|
Kondisi kehidupan kita yang didikte
alam sungguh memprihatinkan. Pada musim hujan dilanda banjir, musim kemarau
kekeringan dan kebakaran.
Di tengah
terpaan banjir, misalnya, kita ramai-ramai mendiskusikan penyebabnya, mulai
dari hujan, proses sedimentasi, bobolnya kanal dan peralihan fungsi lahan di
hulu-hulu sungai, hingga terjadi penggundulan hutan. Namun, sesungguhnya
penyebabnya lebih dari itu.
Faktor budaya
Bencana dapat
disebabkan oleh alam, tetapi ada juga akibat kekeliruan dalam pengelolaan
lingkungan. Hal ini tentu berkaitan dengan budaya. Bukankah kita harus
”merusak” lingkungan untuk berbudaya, seperti menebang pohon untuk membangun
vila dan mengobrak-abrik tanah untuk bertani? Itu sama sekali tidak keliru.
Yang keliru adalah ketika manusia yang bebas lingkungan mau memisahkan diri dan
menguasai alam.
Pandangan
budayawan Radhar Panca Dahana dalam tulisannya di harian ini, beberapa waktu
lalu, perlu dicermati dan ditindaklanjuti. Katanya, Indonesia tidak punya bukti
cukup dan tidak patuh pada pandangan dunia tentang proposisi dasar kebudayaan,
yaitu kebudayaan sebagai katalisator pembangunan yang berkelanjutan (Kompas, 2/1/13).
Pembangunan
kita memang lebih berbasis pada konsep budaya modernitas berkekuatan rasio. Ia
terperangkap ke dalam satu cara pandang dunia tertentu, yang disebut Ignas
Kleden sebagai antroposentrisme, di mana manusia menjadi pusat alam raya,
pengelola lingkungan, bahkan pengeksploitasi alam (Kleden, 1988 [1987]). Pandangan ini berkembang pesat lewat ilmu dan
teknologi sejak abad modern yang ditandai filsafat rasionalisme Descartes dan
terdapat dalam sejumlah aliran filsafat.
# # # # #
Yang Harus Dikerjakan:
1 > Dalam teks tentang budaya dan bencana, siapa yang menamai cara pandang yang menempatkan manusia sebagai pusat alam raya dengan istilah antroposentrisme?
2 > Sebutkan semua penyebab banjir yang ramai didiskusikan menurut teks tentang budaya dan bencana.
3 > Teruskan teks tentang budaya dan bencana, dimulai sesudah kalimat terakhirnya.

Data yang Diberikan:
# # # # #
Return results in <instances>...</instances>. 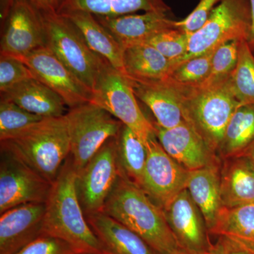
# # # # #
Jawaban Tugas:
1 > Ignas Kleden.

2 >
- Hujan
- Proses sedimentasi
- Bobolnya kanal
- Peralihan fungsi lahan di hulu-hulu sungai
- Penggundulan hutan

3 >
Inti ajarannya
ialah kehidupan berlangsung dengan mengandalkan kekuatan manusia. Menarik,
misalnya, bagaimana Kompas pada edisi 12 Desember 2012 menampilkan
foto besar di halaman depan tentang situasi bajak sawah pertanian Indonesia
yang dilakukan manusia. Di sana terpampang lima orang sedang menarik batang
bajak dan di belakangnya satu orang menekan dan mendorongnya. Di sini ada yang
hilang, yakni hewan (kerbau) penarik bajak dalam mengelola sawah. Pertanian
Indonesia telah memasuki tahap mengandalkan kekuatan manusia.
Dari contoh di
atas, juga contoh lain yang bisa dideretkan satu per satu, tampak dengan jelas
adanya pergeseran cara pandang kita tentang lingkungan. Cara pandang ini
memberikan supremasi manusia atas lingkungan.
Kembali ke budaya
Namun,
paradigma ini ternyata gagal. Karena itu, pembangunan kita harus dilengkapi
dengan paradigma pandang dunia yang lebih holistik yang telah dikembangkan oleh
nenek moyang sejak ratusan, bahkan ribuan tahun silam. Intinya ialah kehidupan
hanya mungkin oleh kekuatan harmonis makhluk semesta di bawah perlindungan
Tuhan.
Cara pandang
ini ada dalam budaya-budaya Nusantara: mulai dari Sumatera, Jawa, Kalimantan,
Sulawesi, sampai Indonesia timur. Sebagai contoh diajukan budaya Bali dan
Toraja.
Di Bali, sangat
terkenal sistem subak dan kuil-kuil air yang menjadi warisan dunia. Muncul
dalam inskripsi kerajaan pada abad ke-11, subak merupakan institusi sosial dan
religius, suatu organisasi demokratis petani yang bertanggung jawab bersama
atas penggunaan air irigasi yang adil dan efisien, yang dapat mengairi 82
hektar sawah-sawah teras.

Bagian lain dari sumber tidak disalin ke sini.